◆ Exercise prompt: Print exactly the lines from the line with "How far is building" to the last line of the data, please, both included.

Scene question records
◆ ◆ ◆ ◆ ◆ ◆ ◆

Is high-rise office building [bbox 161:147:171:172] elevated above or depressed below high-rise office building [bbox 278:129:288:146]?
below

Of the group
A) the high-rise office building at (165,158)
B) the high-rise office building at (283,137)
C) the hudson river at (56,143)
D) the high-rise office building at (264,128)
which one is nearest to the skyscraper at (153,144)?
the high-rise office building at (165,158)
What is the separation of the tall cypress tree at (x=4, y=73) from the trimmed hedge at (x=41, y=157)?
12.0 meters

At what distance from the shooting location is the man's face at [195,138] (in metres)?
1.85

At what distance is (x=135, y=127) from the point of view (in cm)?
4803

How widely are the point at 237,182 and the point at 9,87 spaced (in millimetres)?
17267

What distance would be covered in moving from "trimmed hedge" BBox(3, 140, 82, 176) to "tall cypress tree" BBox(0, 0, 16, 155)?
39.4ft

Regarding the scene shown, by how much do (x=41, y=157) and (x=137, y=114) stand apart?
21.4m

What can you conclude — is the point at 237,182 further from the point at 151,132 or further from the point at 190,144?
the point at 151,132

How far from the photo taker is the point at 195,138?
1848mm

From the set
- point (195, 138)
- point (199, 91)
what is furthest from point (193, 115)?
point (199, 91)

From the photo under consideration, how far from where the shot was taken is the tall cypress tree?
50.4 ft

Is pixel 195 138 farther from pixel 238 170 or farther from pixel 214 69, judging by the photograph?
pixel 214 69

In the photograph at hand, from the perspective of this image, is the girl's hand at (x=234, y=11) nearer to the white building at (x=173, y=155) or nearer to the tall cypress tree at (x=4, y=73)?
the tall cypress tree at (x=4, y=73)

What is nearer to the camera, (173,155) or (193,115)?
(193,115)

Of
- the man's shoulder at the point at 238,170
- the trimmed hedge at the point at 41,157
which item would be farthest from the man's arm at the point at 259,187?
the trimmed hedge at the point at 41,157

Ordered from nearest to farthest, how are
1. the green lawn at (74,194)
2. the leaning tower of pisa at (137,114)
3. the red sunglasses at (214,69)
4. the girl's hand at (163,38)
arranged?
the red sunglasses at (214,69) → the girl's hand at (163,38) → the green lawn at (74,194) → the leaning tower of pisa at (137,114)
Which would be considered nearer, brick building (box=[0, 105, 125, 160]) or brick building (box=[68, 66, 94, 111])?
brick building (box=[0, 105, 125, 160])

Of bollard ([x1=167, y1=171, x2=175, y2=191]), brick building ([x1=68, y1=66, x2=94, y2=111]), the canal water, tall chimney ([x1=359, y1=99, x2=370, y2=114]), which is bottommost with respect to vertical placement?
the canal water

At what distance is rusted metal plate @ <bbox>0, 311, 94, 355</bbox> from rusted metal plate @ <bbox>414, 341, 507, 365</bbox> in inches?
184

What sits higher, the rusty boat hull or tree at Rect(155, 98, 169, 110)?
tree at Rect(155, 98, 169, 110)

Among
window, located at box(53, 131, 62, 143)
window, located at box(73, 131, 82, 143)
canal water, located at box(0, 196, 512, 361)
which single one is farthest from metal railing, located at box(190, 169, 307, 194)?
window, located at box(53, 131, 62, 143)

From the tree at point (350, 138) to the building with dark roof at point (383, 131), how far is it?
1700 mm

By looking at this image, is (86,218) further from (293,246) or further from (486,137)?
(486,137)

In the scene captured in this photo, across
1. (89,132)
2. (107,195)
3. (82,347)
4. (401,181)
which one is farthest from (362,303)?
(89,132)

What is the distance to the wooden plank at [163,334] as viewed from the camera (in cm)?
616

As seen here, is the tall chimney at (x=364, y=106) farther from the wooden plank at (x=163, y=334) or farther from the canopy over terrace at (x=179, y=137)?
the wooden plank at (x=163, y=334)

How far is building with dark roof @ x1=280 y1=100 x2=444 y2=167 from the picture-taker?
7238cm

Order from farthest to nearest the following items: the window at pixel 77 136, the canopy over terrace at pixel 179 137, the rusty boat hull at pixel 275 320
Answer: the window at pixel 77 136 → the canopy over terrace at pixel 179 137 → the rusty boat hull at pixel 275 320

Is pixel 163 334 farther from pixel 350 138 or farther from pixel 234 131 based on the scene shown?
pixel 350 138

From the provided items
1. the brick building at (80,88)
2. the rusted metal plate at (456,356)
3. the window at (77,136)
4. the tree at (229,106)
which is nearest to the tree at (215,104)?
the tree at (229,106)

◆ ◆ ◆ ◆ ◆ ◆ ◆

◆ Output of the exercise:
How far is building with dark roof @ x1=280 y1=100 x2=444 y2=167 from the picture-taker?
7238cm

Order from farthest to nearest the following items: the window at pixel 77 136, the canopy over terrace at pixel 179 137, the rusty boat hull at pixel 275 320
Answer: the window at pixel 77 136 → the canopy over terrace at pixel 179 137 → the rusty boat hull at pixel 275 320

Is pixel 163 334 farther from pixel 350 138 or farther from pixel 234 131 based on the scene shown?
pixel 350 138

From the provided items
1. the brick building at (80,88)
2. the rusted metal plate at (456,356)
3. the window at (77,136)
4. the tree at (229,106)
which is nearest to the tree at (215,104)?
the tree at (229,106)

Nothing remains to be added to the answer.